Another significant benefit that comes from migrating your development process online is the ability to perform real-time design-while-build. Your team can utilize the same collaborative development tools they used to create a product, redesigning it on-the-fly to address manufacturing issues, functionality upgrades, or custom orders. The ability to react immediately to initiatives in a proactive manner can be a major force multiplier in a highly competitive marketplace.
Designing the Future
Not surprisingly, this growth in the market for collaborative tools of all kinds—societal and commercial—and the infrastructures needed for them is reflected in the design projects of our audience. When we asked them what best describes your current design project, 14.81% replied with communications systems and equipment, such as local-area/wide-area networking products, wireless, cellular, RF and microwave, Bluetooth, etc.
Another big area of interest was in industrial control systems and equipment (including robotics) at 9.88%, reflecting the impact of smart systems on manufacturing (Industry 4.0). This area of industry will eventually meld with the aforementioned collaborative development tools, further enabling real-time manufacturing oversight and management, and on-the-fly redesign and custom work.
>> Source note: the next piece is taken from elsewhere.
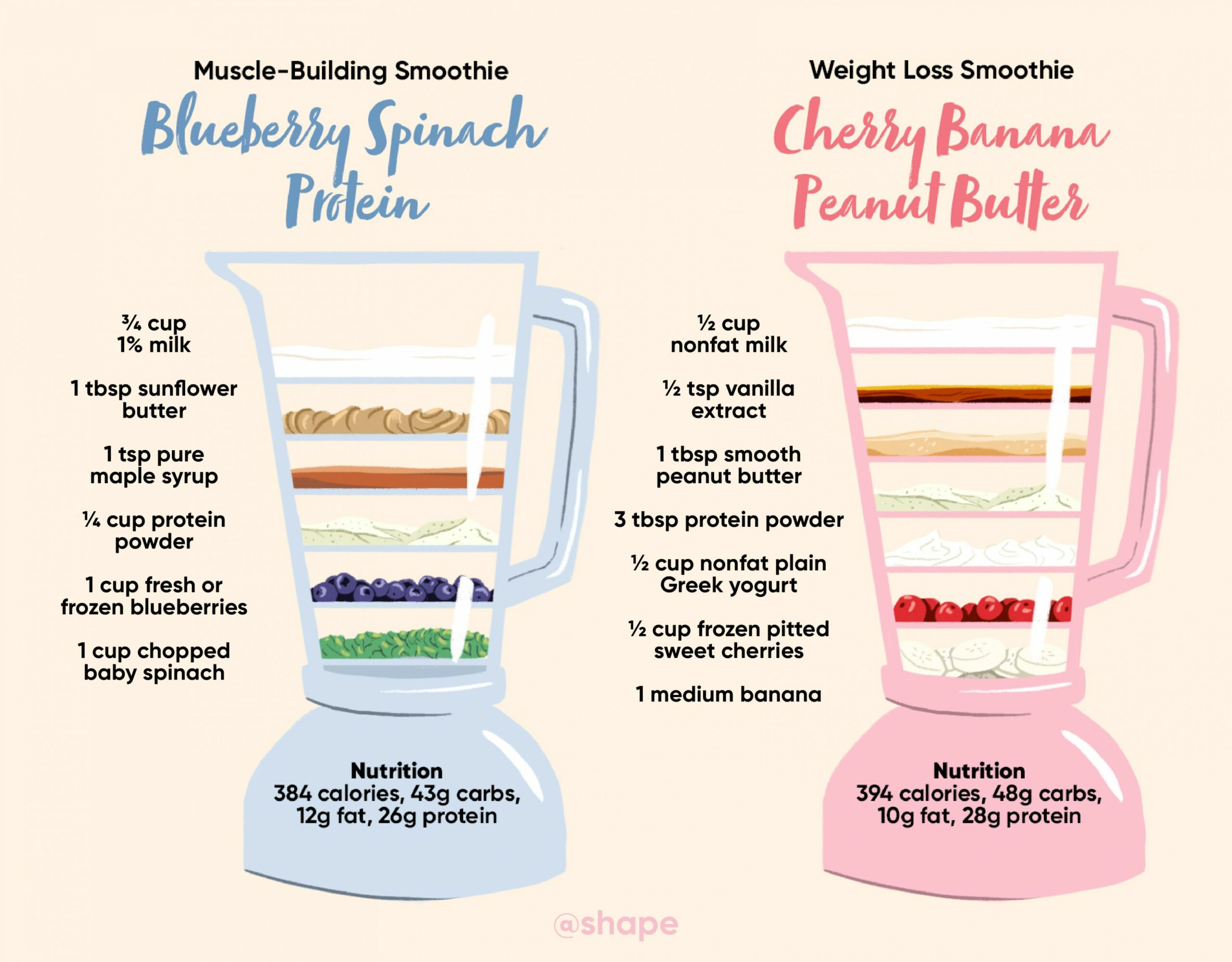 The Difference Between a Muscle-Building Smoothie and Weight Loss ..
This also is reflected in the answers to our question about the technologies having a major impact on their designs. Almost half of the responses (40.83%) said it was test equipment, which makes sense in light of the need to test, validate, and optimize these advanced interlaced technologies. Wireless networking came in second at 35.93%, followed by sensor integration at 32.12%, with power management a very important concern at 30.67%. It reflects the growth in the cloud-enabled IoT, the devices, and the infrastructure.
Looking Forward
The impact of COVID-19 may have accelerated the adoption of collaborative design tools, but the functionality they provide, and the cascading benefits offered, would have made the transition to their use inevitable. The latest generation of hardware and software solutions for engineering design and development is only beginning to mature, and the best in many ways is yet to come as these tools more deeply integrate into the engineering community.